Die 160 Milchkühe der Kregels muhen aufgeregt. Als ein Mitarbeiter die Stalltür öffnet, kennen einige der Tiere kein Halten mehr. Sie rennen auf einem abgesperrten Weg auf eine nahe gelegene Wiese. Einige Tiere stupsen sich, anderen versuchen immer wieder, in die Höhe zu springen. Es ist ihr erster Weidetag nach der langen Winterzeit.

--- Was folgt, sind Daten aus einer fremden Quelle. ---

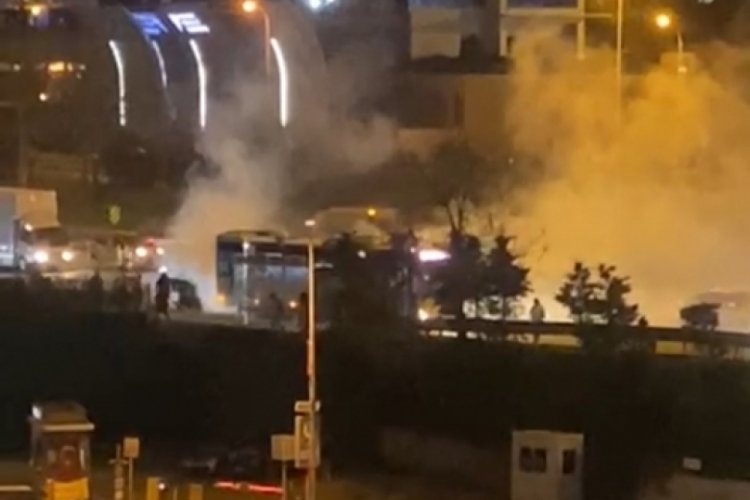 İstanbul'da seyir halindeki otob&uuml;sten dumanlar y&uuml;kseldi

Was für den menschlichen Beobachter eher lustig aussieht, ist ein wichtiger Bestandteil nachhaltiger Milchwirtschaft. "Viele der 23 Millionen Milchkühe in Europa leiden unter schlechten Bedingungen im Stall und können nicht auf die Weide", sagt Christa Langen, Sprecherin von Cono Kaasmakers. In ihrer Genossenschaft sind die Bauern zusammengeschlossen, von denen Ben & Jerry's in Europa die Milch bezieht.

Zusammen mit dem Eishersteller und Hollands führender Agraruniversität Wageningen wurde das Programm "Caring Dairy" ins Leben gerufen. Dahinter steckt wieder die Philosophie der Ben-&-Jerry's-Gründer, wonach es im Business nicht nur um den eigenen Profit gehen muss. Für die Cono-Bauern bedeutet das beispielsweise ein zusätzliches "Milchgeld" von bis zu 4500 Euro im Jahr, sagt Langen.

Wenn die Tiere nicht auf der Weide stehen, sind sie in einem großen Laufstall untergebracht. Für jede Kuh gibt es eine eigene Box, in der sie nicht auf dem Betonboden, sondern auf einer Gummimatte liegen kann. Das Futter ist vornehmlich Heu. Wenn Mais verfüttert wird, dann haben die Bauern ihn selbst angebaut, sagt Langen und fügt hinzu: "Gentechnik ist verboten."

"Es geht uns nicht um Hochleistungskühe, die bis zu 12.000 Liter Milch im Jahr geben", sagt Annie Kregel. Ihre Tiere liefern im Durchschnitt 9000 Liter Milch. "Das ist genug, auch für die Kühe." Christa Langen ergänzt, dass ein Bauer der Cono-Genossenschaft im Durchschnitt 70 Milchkühe hält. "Damit sind wir von einer Massentierhaltung weit entfernt."

Es ist kein Biohof, den ich besuche. Caring Dairy ist, so sehen es die Bauern, weder besser noch schlechter als der biologische Ansatz. Es ermöglicht aber den Landwirten, nachhaltig zu wirtschaften, ihre Tiere artgerecht zu halten und trotzdem auf dem umkämpften Lebensmittelmarkt konkurrenzfähig zu sein. Hinzu kommt, dass die Bauern über Caring Dairy untereinander vernetzt sind und Erfahrungen austauschen können. Der Traum der beiden Unternehmensgründer, "die Welt immer ein wenig besser" machen zu wollen, ist verführerisch. Und doch bleibt der Eishersteller ein Wirtschaftsunternehmen. Vor zwei Jahren musste die US-Eismarke einräumen, dass ihre Kreationen nicht - wie versprochen - aus "komplett natürlichen" Zutaten hergestellt werden. Der Zusatz "all natural" ist seitdem verschwunden.

Zu der Geschichte gehört ebenso, dass Ben & Jerry's seit dem Jahr 2000 zu Unilever gehört. Der britisch-niederländische Konzern hatte die Firma für 362 Millionen Dollar gekauft. Zwar behielt die Eismarke ihren eigenen Vorstand, und die beiden Gründer arbeiten weiter als Berater. Kritiker glauben aber, dass Unilever sich mit Ben & Jerry's lediglich einen "grünen Anstrich" geben will.